◆ **EXCERPT TO READ**
··········

Archer Materials receives Australian patent for quantum chip

Archer Materials limited has announced that an Australian patent has been granted for its quantum computing qubit processor chip.

The organisation has already received patents in the US, Japan, South Korea, China, the UK and Germany for the 12CQ chip as part of its strategy to develop practical quantum computing in Australia and around the world.

Dr Mohammad Choucair, CEO at Archer Materials told Digital Nation Australia, “Quantum computing has the potential to impact almost every sector dependent on computational power.”

Commenting on the patent he said, “Patent protection in major markets is a central element in Archer’s strategy to develop the 12CQ chip and we are proud to be at the forefront of quantum computing and technology innovation in Australia.”

Archer Materials is the only company on the ASX developing qubit processor chip technology in the semiconductor industry and the company claims that the chip could advance the integration of quantum for consumers and industry alike.

“The advantages of Archer’s 12CQ chip qubit material could pave the way for the integration of quantum processors in mobile devices and an extensive range of consumer and industry electronics,” said a spokesperson.

··········

Collected data entries
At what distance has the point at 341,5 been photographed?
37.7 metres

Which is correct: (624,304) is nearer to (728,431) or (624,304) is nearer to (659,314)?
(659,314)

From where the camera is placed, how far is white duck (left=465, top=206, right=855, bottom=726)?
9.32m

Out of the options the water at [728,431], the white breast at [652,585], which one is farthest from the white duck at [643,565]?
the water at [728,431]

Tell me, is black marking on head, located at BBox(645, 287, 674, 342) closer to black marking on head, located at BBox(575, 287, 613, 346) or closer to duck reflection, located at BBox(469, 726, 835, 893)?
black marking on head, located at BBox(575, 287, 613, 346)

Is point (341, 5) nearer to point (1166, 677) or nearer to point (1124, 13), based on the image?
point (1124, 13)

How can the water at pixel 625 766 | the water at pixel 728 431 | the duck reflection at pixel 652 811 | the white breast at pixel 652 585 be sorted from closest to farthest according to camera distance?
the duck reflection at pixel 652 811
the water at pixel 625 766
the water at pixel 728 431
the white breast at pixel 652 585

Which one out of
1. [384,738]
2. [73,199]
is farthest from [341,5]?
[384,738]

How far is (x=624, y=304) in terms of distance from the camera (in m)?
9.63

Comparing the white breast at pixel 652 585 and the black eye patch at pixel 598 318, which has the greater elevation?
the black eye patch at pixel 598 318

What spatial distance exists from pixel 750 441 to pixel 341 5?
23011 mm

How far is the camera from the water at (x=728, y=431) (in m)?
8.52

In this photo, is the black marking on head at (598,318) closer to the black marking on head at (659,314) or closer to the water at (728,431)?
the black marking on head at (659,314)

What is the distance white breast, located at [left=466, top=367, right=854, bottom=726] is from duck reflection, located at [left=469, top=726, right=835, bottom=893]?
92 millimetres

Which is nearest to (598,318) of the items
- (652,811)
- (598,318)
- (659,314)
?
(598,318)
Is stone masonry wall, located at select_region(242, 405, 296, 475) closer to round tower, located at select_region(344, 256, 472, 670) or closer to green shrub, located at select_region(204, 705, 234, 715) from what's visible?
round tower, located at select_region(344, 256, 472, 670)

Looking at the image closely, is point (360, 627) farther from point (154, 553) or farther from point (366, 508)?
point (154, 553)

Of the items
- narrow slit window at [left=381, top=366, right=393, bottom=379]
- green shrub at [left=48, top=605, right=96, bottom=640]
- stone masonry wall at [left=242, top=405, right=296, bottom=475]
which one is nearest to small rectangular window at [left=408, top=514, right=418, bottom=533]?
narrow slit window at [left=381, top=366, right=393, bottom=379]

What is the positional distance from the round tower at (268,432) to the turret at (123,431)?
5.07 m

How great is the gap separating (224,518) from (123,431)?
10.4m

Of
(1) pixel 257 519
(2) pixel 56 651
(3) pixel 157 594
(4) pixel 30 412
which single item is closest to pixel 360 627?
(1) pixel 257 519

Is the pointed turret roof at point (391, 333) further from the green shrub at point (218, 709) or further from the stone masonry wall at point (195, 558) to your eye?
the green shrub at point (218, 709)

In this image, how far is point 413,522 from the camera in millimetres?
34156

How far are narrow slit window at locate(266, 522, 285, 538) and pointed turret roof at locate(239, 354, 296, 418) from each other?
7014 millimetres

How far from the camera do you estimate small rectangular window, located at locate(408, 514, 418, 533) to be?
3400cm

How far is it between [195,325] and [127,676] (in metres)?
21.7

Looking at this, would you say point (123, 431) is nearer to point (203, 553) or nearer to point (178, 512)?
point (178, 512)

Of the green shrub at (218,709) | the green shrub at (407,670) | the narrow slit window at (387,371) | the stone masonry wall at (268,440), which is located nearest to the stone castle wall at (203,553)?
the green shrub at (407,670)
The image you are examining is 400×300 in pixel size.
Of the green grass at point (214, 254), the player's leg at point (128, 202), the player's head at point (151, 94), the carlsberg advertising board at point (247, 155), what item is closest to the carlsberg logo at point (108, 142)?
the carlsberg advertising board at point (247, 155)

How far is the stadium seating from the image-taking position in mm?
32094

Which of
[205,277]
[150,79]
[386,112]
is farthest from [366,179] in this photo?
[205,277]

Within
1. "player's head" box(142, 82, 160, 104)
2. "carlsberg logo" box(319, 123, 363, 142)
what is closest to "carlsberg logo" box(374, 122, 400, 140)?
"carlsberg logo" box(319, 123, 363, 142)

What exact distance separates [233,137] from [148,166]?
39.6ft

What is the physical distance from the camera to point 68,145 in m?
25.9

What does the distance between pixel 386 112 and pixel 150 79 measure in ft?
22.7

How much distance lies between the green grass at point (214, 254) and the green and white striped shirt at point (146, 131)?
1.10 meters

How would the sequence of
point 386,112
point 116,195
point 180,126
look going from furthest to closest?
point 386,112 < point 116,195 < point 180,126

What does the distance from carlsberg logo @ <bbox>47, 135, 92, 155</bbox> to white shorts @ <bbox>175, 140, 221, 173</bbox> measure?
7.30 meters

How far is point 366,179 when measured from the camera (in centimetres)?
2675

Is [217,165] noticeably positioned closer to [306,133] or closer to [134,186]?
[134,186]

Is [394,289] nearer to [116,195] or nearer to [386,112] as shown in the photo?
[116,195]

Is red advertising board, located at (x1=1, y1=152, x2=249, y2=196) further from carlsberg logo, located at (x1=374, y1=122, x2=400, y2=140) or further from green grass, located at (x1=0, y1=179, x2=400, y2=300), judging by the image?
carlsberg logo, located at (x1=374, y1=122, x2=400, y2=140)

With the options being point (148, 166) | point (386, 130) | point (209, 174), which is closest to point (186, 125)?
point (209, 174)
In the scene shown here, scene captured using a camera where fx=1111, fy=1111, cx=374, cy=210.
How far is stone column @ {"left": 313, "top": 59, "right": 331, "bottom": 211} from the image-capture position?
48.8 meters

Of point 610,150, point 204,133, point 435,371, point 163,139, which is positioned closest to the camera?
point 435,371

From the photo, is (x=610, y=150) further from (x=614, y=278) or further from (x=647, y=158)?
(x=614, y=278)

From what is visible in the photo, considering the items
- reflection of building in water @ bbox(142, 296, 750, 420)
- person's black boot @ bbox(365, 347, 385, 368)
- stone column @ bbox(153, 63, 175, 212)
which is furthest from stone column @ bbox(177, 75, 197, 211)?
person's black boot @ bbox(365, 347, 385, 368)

··········

◆ **REQUIREMENT**
Revise the article on Archer Materials' quantum chip patent from "Archer Materials receives" through "around the world.", inclusive, and change every instance of "12CQ chip" to "12CQ processor".

◆ **COMPLETED TASK**
Archer Materials receives Australian patent for quantum chip

Archer Materials limited has announced that an Australian patent has been granted for its quantum computing qubit processor chip.

The organisation has already received patents in the US, Japan, South Korea, China, the UK and Germany for the 12CQ processor as part of its strategy to develop practical quantum computing in Australia and around the world.